Genova, l’altolà dei portuali: “Non carichiamo le armi per la guerra in Yemen”
“Su questa nave volete caricare le armi per la guerra in Yemen e a noi non ci sta bene”.
Con queste parole i camalli e i portuali del porto di Genova si sono di fatto rifiutati di portare nella stiva della “Bahri Yambu” – in arrivo dalla Francia e bettente la bandiera dell’Arabia Saudita – il materiale bellico da traghettare fino all’Etiopia.
Al suo arrivo nel porto, la nave è stata accolta da un sit-in di protesta degli operatori portuali genovesi, che hanno bloccato tutte le operazioni di carico-scarico.
Le firme sindacali Filt-Cgil, come ricordato dal Messaggero, hanno proclamato lo sciopero dei cento lavoratori dello scalo con la seguente motivazione: “Il materiale è borderline tra civile e militare e i lavoratori del porto di Genova non intendono imbarcare armi”. Le armi, infatti, sono destinate all’Arabia Saudita, che le userebbe per la guerra civile in corso nello stato confinante dello Yemen.
Una situazione intricata e delicatissima che ha reso necessario l’intervento della prefettura, che ha deciso per il trasferimento delle casse in questione all’interno di un’area di sicurezza all’interno del porto, in attesa di decidere il da farsi.
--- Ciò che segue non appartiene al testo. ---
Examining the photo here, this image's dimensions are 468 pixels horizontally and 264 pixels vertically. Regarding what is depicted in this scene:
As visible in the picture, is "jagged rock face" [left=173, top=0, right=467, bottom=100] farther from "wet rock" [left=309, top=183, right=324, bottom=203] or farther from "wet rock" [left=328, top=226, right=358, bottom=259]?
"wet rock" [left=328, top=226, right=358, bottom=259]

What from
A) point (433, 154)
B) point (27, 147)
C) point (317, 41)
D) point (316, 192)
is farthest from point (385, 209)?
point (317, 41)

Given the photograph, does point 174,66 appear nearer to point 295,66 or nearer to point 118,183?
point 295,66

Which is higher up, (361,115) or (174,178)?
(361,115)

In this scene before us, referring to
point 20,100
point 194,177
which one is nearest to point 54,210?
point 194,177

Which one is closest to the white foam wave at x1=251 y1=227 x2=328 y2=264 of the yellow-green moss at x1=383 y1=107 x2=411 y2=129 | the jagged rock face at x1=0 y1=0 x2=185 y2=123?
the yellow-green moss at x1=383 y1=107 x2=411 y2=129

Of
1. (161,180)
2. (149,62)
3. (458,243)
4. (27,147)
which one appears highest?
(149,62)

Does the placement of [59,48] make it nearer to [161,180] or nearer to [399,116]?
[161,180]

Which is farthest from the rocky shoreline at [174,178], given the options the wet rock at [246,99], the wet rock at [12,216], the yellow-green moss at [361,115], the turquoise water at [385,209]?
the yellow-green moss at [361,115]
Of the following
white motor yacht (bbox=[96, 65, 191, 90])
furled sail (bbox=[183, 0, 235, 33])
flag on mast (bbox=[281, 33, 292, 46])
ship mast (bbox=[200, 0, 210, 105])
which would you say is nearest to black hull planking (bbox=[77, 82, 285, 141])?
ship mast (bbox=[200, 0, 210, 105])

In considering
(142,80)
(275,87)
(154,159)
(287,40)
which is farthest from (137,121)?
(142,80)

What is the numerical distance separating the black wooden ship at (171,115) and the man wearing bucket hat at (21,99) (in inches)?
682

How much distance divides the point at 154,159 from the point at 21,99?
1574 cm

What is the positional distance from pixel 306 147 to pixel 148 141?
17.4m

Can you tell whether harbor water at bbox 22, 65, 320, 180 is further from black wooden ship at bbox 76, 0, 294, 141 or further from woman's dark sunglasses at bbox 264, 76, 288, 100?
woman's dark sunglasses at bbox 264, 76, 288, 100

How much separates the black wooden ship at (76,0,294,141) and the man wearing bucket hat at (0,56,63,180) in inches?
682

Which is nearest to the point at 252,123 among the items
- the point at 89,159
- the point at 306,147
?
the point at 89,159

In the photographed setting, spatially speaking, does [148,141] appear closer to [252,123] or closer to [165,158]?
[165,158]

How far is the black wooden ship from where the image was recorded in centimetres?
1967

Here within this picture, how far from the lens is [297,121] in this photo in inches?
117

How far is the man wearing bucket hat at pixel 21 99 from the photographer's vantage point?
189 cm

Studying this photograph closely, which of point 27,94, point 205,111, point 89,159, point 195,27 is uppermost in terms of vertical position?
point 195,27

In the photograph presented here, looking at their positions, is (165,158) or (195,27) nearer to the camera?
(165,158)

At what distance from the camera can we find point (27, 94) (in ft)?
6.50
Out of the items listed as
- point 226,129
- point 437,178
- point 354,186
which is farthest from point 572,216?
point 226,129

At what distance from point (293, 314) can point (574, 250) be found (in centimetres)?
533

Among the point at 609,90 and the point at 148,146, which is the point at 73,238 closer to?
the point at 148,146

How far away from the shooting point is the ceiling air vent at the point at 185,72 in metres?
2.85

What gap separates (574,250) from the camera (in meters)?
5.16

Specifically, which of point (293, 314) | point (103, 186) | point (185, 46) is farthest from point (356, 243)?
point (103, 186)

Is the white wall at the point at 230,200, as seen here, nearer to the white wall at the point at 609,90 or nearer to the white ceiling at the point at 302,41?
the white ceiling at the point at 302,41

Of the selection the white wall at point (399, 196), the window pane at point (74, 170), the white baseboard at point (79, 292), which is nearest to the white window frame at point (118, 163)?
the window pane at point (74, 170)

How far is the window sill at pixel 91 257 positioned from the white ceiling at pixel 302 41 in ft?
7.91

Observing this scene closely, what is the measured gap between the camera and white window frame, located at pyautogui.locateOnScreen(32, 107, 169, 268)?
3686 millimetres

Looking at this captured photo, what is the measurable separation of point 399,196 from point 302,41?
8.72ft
Nel mentre la Cgil va all’attacco a livello politico: “I porti vanno aperti alle persone, non ai traffici di armi destinate a bombardamenti di civili, già oggetto di risoluzioni del Parlamento Europeo che esorta ad astenersi dal fornire armi e attrezzature militari all’ Arabia Saudita”. Anche l’ex senatore del Movimento 5 Stelle Gregorio De Falco (nonché ex comandante della guardia costiera di Livorno) si è espresso polemicamente sulla questione, tirando le orecchie al ministro dell’Interno: “Salvini diffida le navi che salvano la vita e accoglie la Bahri Yanbu che trasporta armi per la guerra contro i civili in Yemen. Se alimenti le guerre, alimenti i flussi migratori. Twitta qualcosa ora, Matteo!”.